● REQUIREMENT: Please find each line below that contains the word "closest", and copy every such line in full.

** START MATERIAL **

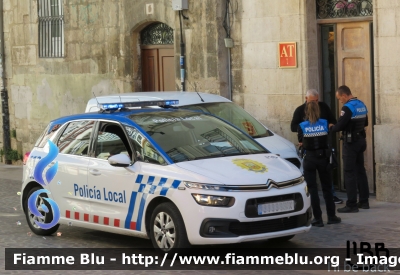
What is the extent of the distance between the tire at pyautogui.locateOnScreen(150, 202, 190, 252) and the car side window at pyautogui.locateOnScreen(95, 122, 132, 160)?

** END MATERIAL **
** START MATERIAL **

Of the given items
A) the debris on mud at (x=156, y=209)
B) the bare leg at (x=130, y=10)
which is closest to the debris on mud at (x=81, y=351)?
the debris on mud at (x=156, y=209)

** END MATERIAL **
** START MATERIAL **

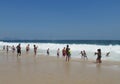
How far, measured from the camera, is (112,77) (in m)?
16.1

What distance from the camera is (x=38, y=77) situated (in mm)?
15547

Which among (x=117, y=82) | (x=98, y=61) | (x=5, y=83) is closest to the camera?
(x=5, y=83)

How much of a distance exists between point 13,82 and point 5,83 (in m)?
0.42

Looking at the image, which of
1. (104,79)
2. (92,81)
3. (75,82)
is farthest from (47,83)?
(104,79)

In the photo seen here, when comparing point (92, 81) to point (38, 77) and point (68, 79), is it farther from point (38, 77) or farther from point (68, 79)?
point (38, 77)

** END MATERIAL **

● RESULT:
which is closest to the debris on mud at (x=81, y=351)?
Which among (x=117, y=82) | (x=98, y=61) | (x=5, y=83) is closest to the camera?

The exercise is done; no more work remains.